Secteur construction en tension : le prix des matériaux va encore augmenter
Après avoir un peu diminué, le prix des matériaux devrait repartir à la hausse en 2023. Surtout ceux intenses en énergie.
Publié le 16-12-2022 à 07h00
:focal(544.5x371.5:554.5x361.5)/cloudfront-eu-central-1.images.arcpublishing.com/ipmgroup/IR223WGNNNBRHOQNE2AGLHUJ3Y.jpg)
Après une envolée des prix sans précédent, on pouvait espérer que l’année 2023 marquerait le début d’une lente diminution des prix des matériaux de construction ou, au moins, d’une certaine stabilisation. Il n’en sera rien…
"On aura une hausse plus que substantielle en janvier, en moyenne plus de 20%", dit un responsable commercial d’une grande entreprise de matériaux de construction. Qui préfère rester anonyme au vu du contexte tendu sur les prix entre industriels et acheteurs.
Mais les tarifs du début 2023 qu’il a consulté sont sans appel: le prix des briques et du ciment grimpera de 20% en moyenne, les matériaux d’isolation de 20 à 25%, les tuiles de 28%…

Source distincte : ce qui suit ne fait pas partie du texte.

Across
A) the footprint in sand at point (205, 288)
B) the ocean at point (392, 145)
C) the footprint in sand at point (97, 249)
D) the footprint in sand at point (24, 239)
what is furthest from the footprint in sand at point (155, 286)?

"Ce sont tous les matériaux du gros œuvre qui vont être impactés", dit-il. Or, ce sont des matériaux dont le prix avait déjà fortement augmenté entre décembre 2021 et la fin de cette année.
Ainsi, selon les chiffres d’Embuild Wallonie (anciennement confédération de la construction wallonne), le ciment a pris 32,7% et les briques 8,7% l’an dernier.
"On ne peut pas encore faire de projection sur l’ensemble de l’année 2023, mais il est certains que les prix resteront élevés", indique également Salim Chamcham. Pour l’économiste d’Embuild Wallonie, il est évidemment illusoire d’espérer retrouver des prix d’avant la crise covid. "Même si on ne devrait plus avoir de pics de prix comme on a pu en connaître."
Ce fut notamment le cas avec le prix du bois de construction qui, après avoir doublé depuis 2020 à cause d’une grosse demande américaine et chinoise avec la reprise post-covid, a ensuite connu une diminution de 18% entre 2021 et 2022.
Mais la situation est différente ici. Ce sont surtout les matériaux à haute intensité énergétique qui vont morfler l’an prochain. Briques, ciment, tuiles, carrelages… sont autant de matériaux qui doivent être cuits à haute température et qui coûtent cher aussi en transport. Et là, c’est évidemment la guerre en Ukraine et ses conséquences sur le prix de l’énergie qui font mal.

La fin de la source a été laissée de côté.